Labor costs for knee surgery bend downward
Labor costs for knee surgery bend downward
Benchmarking study highlights best practices
It may be a recession, but labor costs always seem to go up. That, however, is not the case for participants in the latest survey of the Accreditation Association for Ambulatory Health Care (AAAHC), based in Wilmette, IL. Labor costs per procedure for knee arthroscopy with meniscectomy are down over the previous year for organizations that participated in both surveys, says Naomi Kuznets, PhD, director of the AAAHC Institute for Quality Improvement. "It was the only surprise of the survey."
Labor costs had a wide range, too, running from around $15 per case to more than $40. The bulk of those costs — for all but one of the 18 participating organizations — was RN time. Indeed, at one organization, four registered nurses were used for each procedure. The average wage for the RNs was just more than $22 per hour. Technician time averaged out to $9.72 per hour. (To see graph detailing labor costs, click here.)
Procedure time lasted from 20 minutes to just less than 40 minutes, with a mean of 31 minutes. One significant finding of the study was that there was no statistical correlation between procedure time and the volume of cases an organization has. "This is good news for most organizations and supports performance measurement study findings that an organization does not need large volumes to be efficient; they only need to know and adopt the best practices," the report states.
Only about half of all cases started on time, according to the survey. One of the most efficient of those organizations noted that it could start on time by making sure there are a minimum of supplies and that surgeons have adequate instruments available.
Some of the organizations reported a problem making sure that all but the first case of the day started on time, something the report notes may be due to not allowing enough time for each case or inadequate turn-around time.
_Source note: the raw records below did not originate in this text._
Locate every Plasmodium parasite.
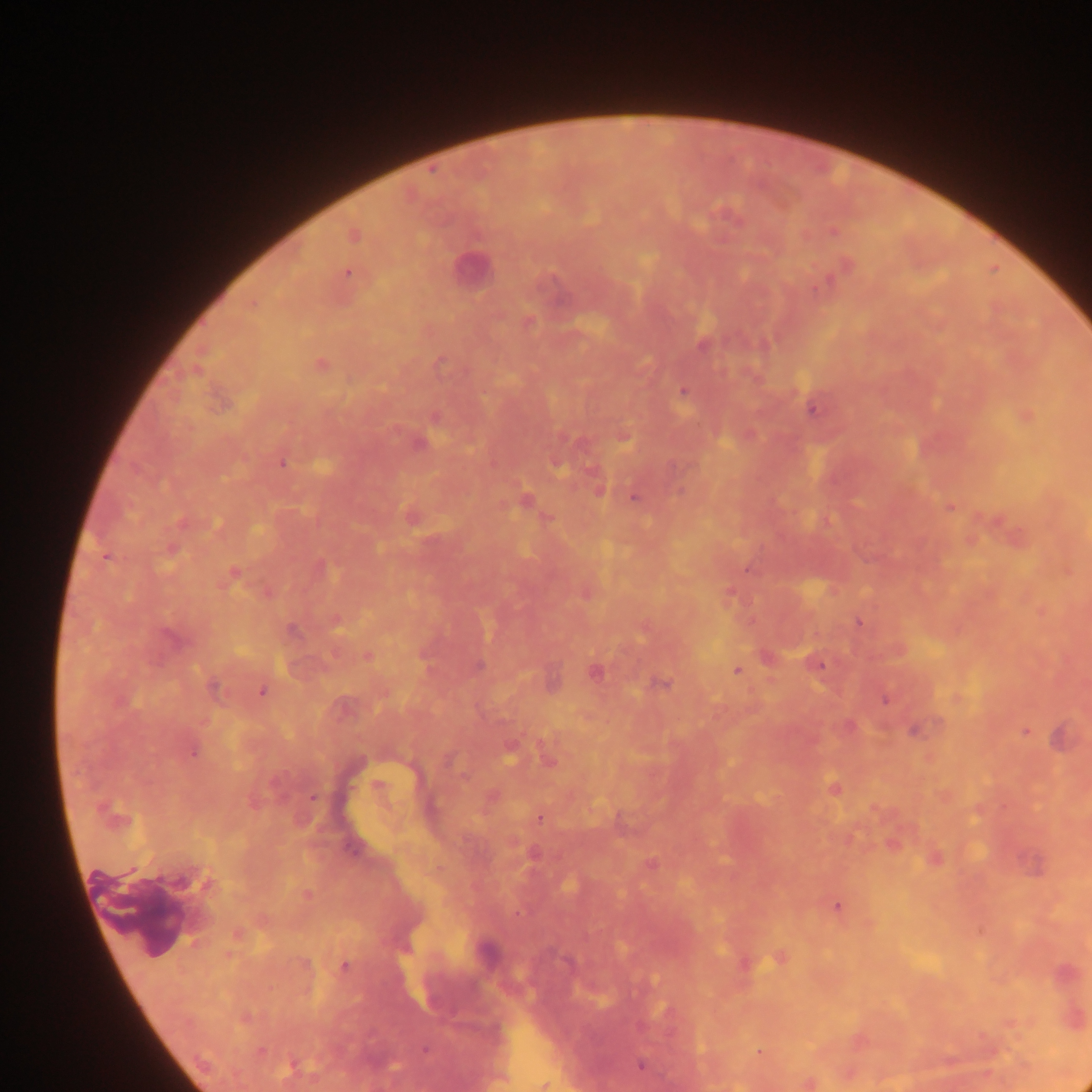

Approximate centers as [x, y] in pixels.
Plasmodium parasites: [727, 217], [834, 233], [353, 235], [847, 264], [347, 273], [527, 322], [702, 346], [320, 365], [684, 391], [812, 410], [436, 417], [623, 437], [419, 443], [282, 464], [556, 465], [599, 491], [679, 493], [634, 498], [524, 501], [950, 506], [106, 557], [233, 573], [859, 622], [291, 630], [171, 638], [367, 656], [816, 664], [479, 665], [737, 670], [595, 672], [662, 684], [215, 689], [261, 692], [884, 698], [915, 730], [1024, 731], [1063, 738], [193, 751], [509, 751], [548, 760], [448, 761], [834, 787], [313, 798], [539, 818], [651, 864], [184, 881], [204, 883], [307, 894], [837, 907], [779, 959], [343, 966], [425, 1050], [261, 1051], [760, 1052], [292, 1065], [640, 1065], [808, 1082].

Summary:
  - Leukocyte locations: [469, 268]
  - Country: Ghana
  - Image size: 1092×1092 pixels
  - Field of view: single
  - Preparation: thick blood smear
  - Capture: mobile-phone photograph through a microscope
Classify this cell by malaria status.
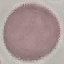
It is uninfected.

Summary:
  - Stain: Giemsa
  - Capture: smartphone through the microscope eyepiece
  - Preparation: thin smear
  - Image type: automatically extracted cell patch, resized to 64 × 64 pixels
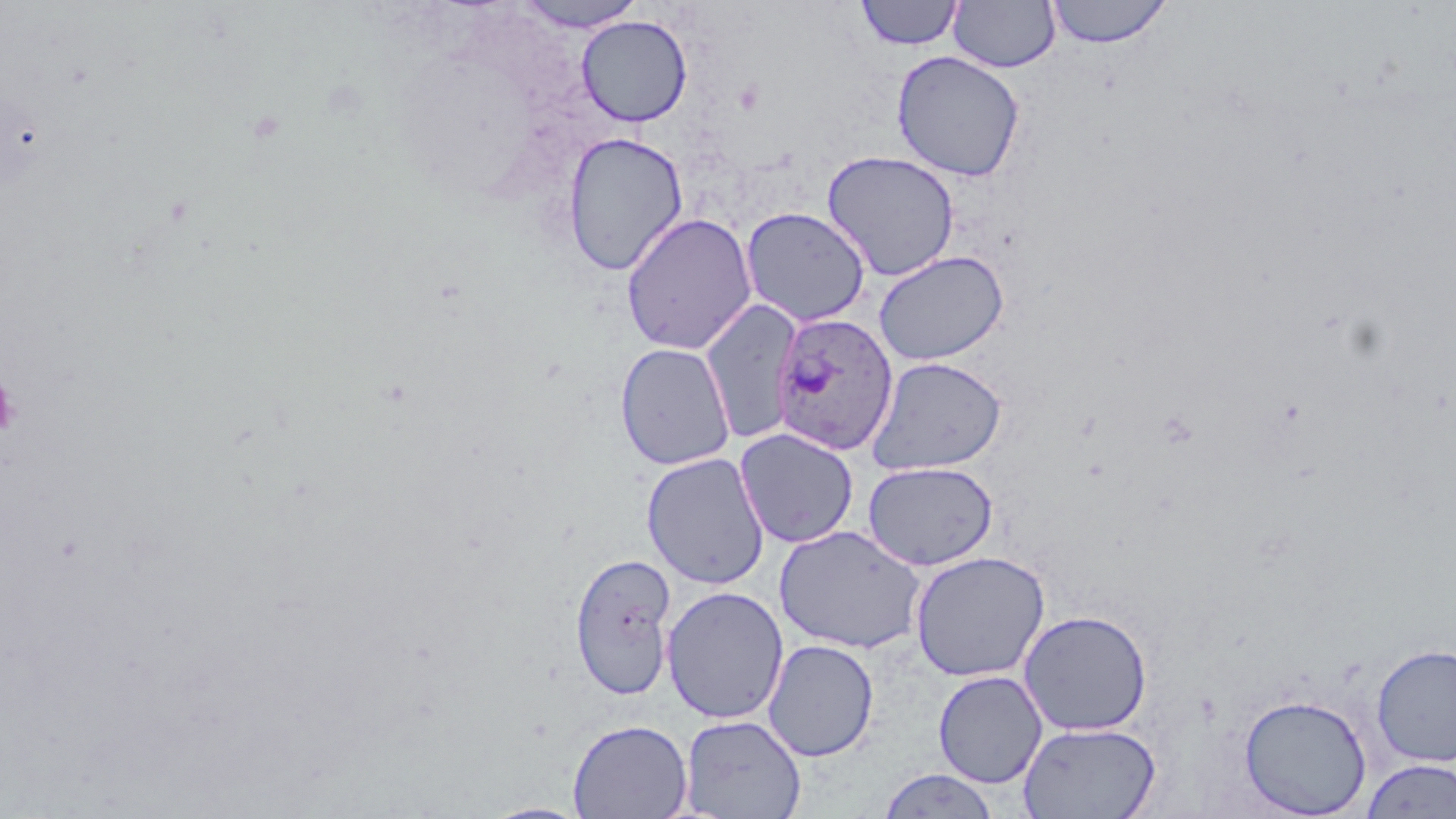
{
  "plasmodium_ovale_infected_red_blood_cell_locations": "approximate bounding boxes as (x1, y1, x2, y2) in pixels: (770, 312, 899, 455)",
  "slide_level_diagnosis": "Plasmodium ovale",
  "field_of_view": "single",
  "preparation": "thin blood smear",
  "image_size": "1456×819 pixels",
  "magnification": "1000x",
  "modality": "light microscopy",
  "platelet_locations": "approximate bounding boxes as (x1, y1, x2, y2) in pixels: (0, 376, 20, 439)",
  "uninfected_red_blood_cell_locations": "approximate bounding boxes as (x1, y1, x2, y2) in pixels: (512, 0, 649, 32), (948, 0, 1060, 73), (1046, 0, 1172, 48), (854, 1, 965, 51), (576, 15, 692, 127), (891, 50, 1025, 182), (561, 132, 688, 276), (822, 150, 960, 282), (740, 206, 871, 327), (621, 212, 757, 354), (873, 250, 1010, 365), (701, 298, 802, 444), (615, 342, 736, 471), (867, 356, 1007, 475), (734, 427, 859, 548), (641, 452, 770, 590), (862, 460, 999, 570), (774, 525, 926, 653), (910, 550, 1050, 682), (569, 551, 678, 700), (661, 586, 789, 724), (1018, 609, 1153, 736), (763, 639, 879, 761), (1371, 643, 1456, 766), (933, 670, 1048, 788), (1238, 693, 1372, 817), (679, 714, 806, 819), (568, 718, 692, 819), (1018, 721, 1161, 819), (1359, 758, 1456, 818), (876, 768, 1001, 818), (480, 801, 592, 819)",
  "stain": "May-Grünwald-Giemsa"
}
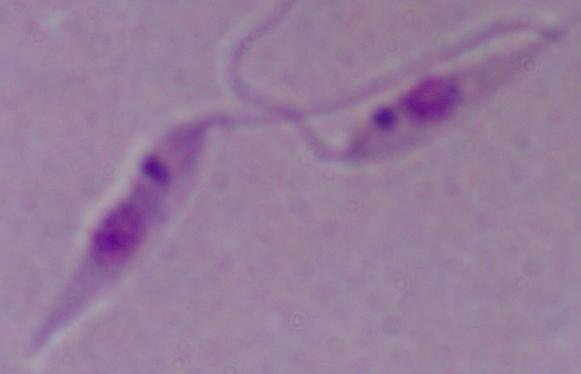
modality = micrograph
identification = Leishmania
magnification = 1000x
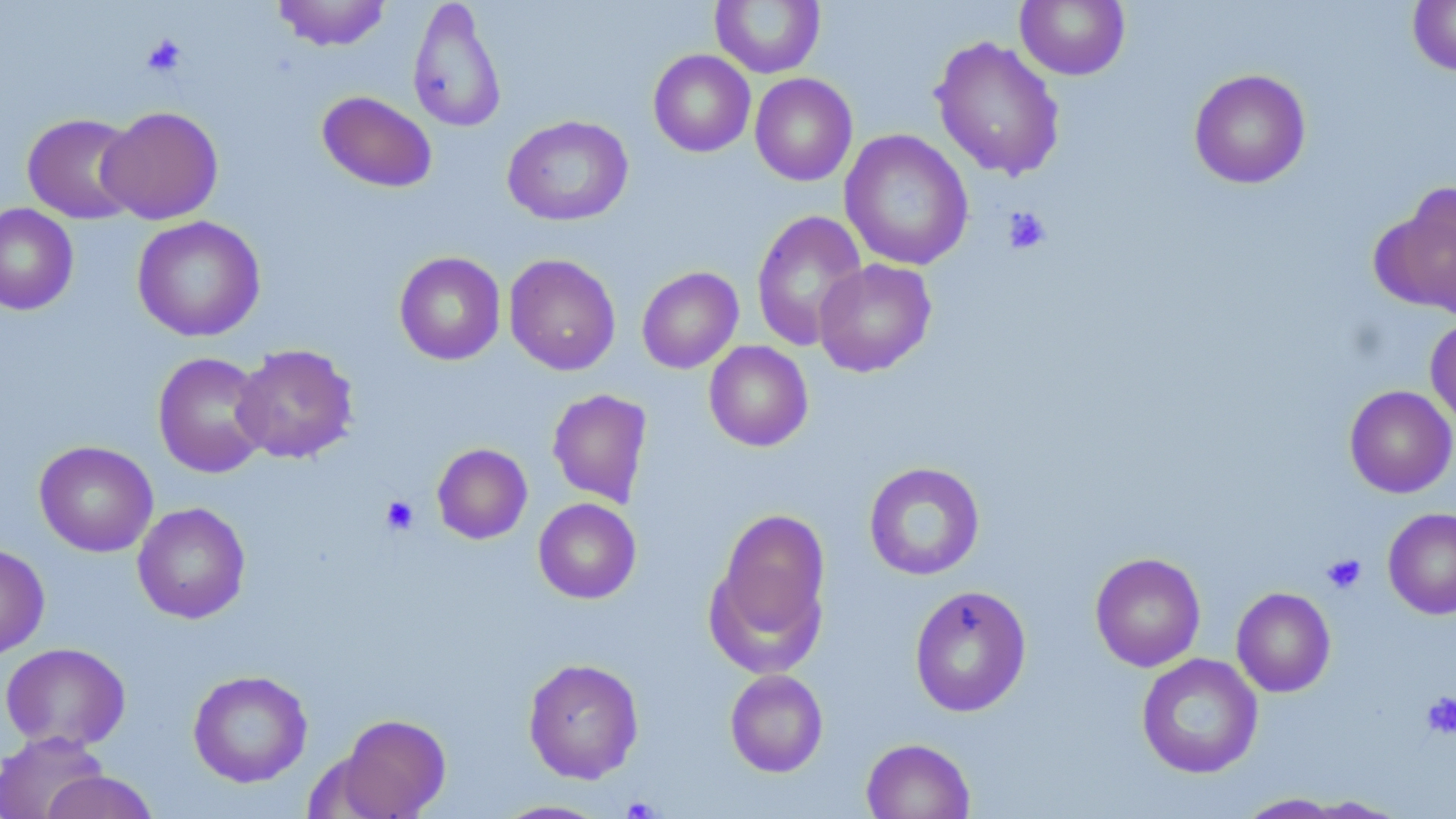

Summary:
  - Coordinate format: approximate bounding boxes as (x1,y1)-(x2,y2) corner pairs in pixels
  - Uninfected red blood cell locations: (273,0)-(392,51), (407,0)-(507,134), (1015,0)-(1130,80), (1408,0)-(1456,76), (710,1)-(826,78), (930,35)-(1066,181), (648,50)-(756,157), (1189,68)-(1311,189), (749,73)-(857,186), (316,90)-(438,193), (99,106)-(223,224), (22,113)-(142,224), (502,115)-(633,226), (839,129)-(974,271), (1379,183)-(1456,316), (0,203)-(79,316), (751,210)-(868,351), (132,215)-(265,342), (394,251)-(506,365), (504,253)-(621,376), (814,259)-(937,377), (637,267)-(743,373), (1425,316)-(1456,432), (703,341)-(813,452), (231,344)-(359,464), (152,351)-(272,478), (1344,385)-(1456,498), (547,388)-(653,508), (34,441)-(158,557), (432,443)-(532,544), (863,462)-(985,581), (533,498)-(641,604), (132,503)-(251,624), (710,507)-(831,664), (1383,508)-(1456,619), (0,544)-(49,660), (1090,552)-(1206,672), (910,584)-(1032,716), (1231,587)-(1336,697), (1,642)-(131,752), (1136,653)-(1263,779), (523,658)-(643,783), (187,669)-(313,788), (725,669)-(828,777), (336,713)-(451,818), (0,731)-(109,819), (861,738)-(974,818), (39,771)-(161,819), (1235,793)-(1350,818), (1295,795)-(1411,817), (491,799)-(614,818)
  - Platelet locations: (141,34)-(187,78), (1003,206)-(1052,255), (380,495)-(420,535), (1321,553)-(1367,594), (1420,691)-(1456,739), (621,796)-(661,819)
  - Slide-level diagnosis: no evidence of blood parasites
  - Image size: 1456×819 pixels
  - Stain: May-Grünwald-Giemsa
  - Preparation: thin blood film
  - Modality: optical microscopy
  - Magnification: 1000x
  - Field of view: one of a larger specimen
Point out each Plasmodium parasite.
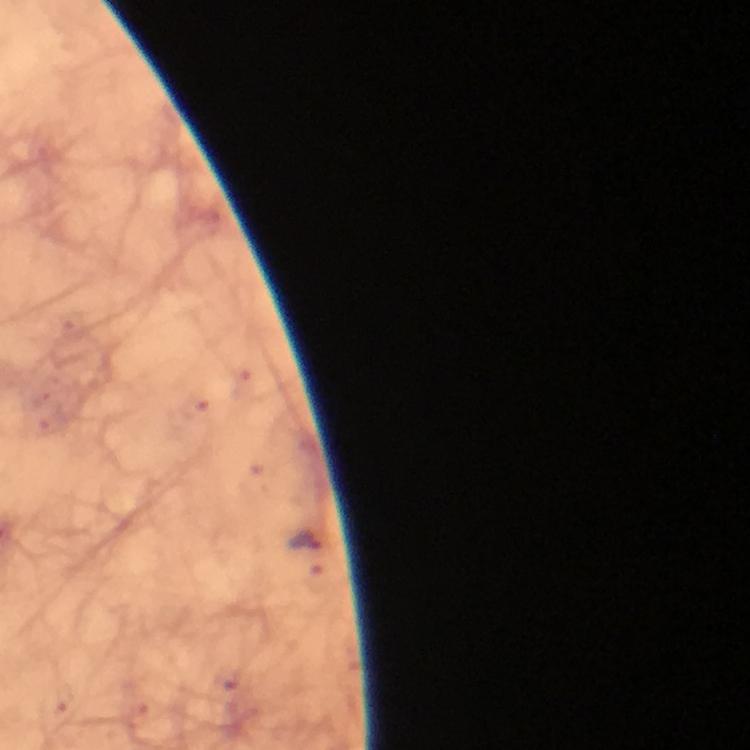

Approximate object centers, in pixels from the top-left corner.
Plasmodium parasites: (x=303, y=540).

Immersion oil was used. From a malaria diagnostic workup. Image is 750×750 pixels. Cropped region of a single field of view. 100x magnification. Giemsa-stained preparation. Thick blood smear. Photographed through the microscope with a smartphone camera.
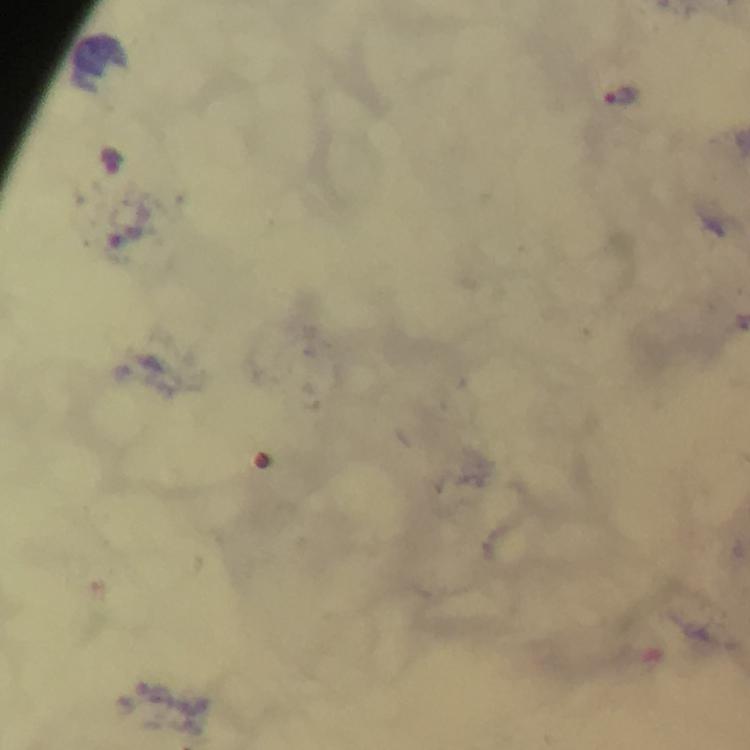

Approximate centers as [x, y] in pixels. Malaria parasite locations: [624, 98], [114, 161]. Image is 750×750 pixels. Photographed through the microscope with a smartphone camera. Immersion oil applied. A crop from one field of view. 100x magnification. From a malaria diagnostic workup. Giemsa-stained preparation. Thick smear.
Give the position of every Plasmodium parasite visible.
Those organizations that do start on time note the following strategies to stay on track:
- checking if lab work is complete and acceptable;
- pre-certification of insurance approval;
- ensuring the proper equipment and supplies are available;
- pre-operative education by appointment, phone, or written communication;
- having the operating room crew ready at least 15 minutes prior to start time;
- standardizing setup and equipment.
Make the most of pre-surgical time
Making sure things are in order prior to the start of a procedure can assist organizations in keeping to schedule. One of the best performers in this category had pre-procedure time at just more than 40 minutes — less than half the time of the worst-performing surgery centers. That organization uses practices such as:
- reviewing pre-operative information and making pre-operative phone calls well before patient arrival so that if testing or further consultation is necessary, the patient is ready on time.
- patients are brought to the operating room (OR) directly;
- personnel are not afraid to perform duties outside their usual area of expertise — garbage, mopping, and cleaning can be done by anyone;
- the instrument tech returns to help with turnover;
- the scrub nurse remains in the room during turnover and begins the clean up;
- anesthesia staff interview the patient while OR staff turn over the room;
- prior to the end of the previous case, supplies and instruments for the next case are placed on a clean prep table and left outside the OR by the instrument processing tech. As soon as the room is clean, the table is wheeled into the room.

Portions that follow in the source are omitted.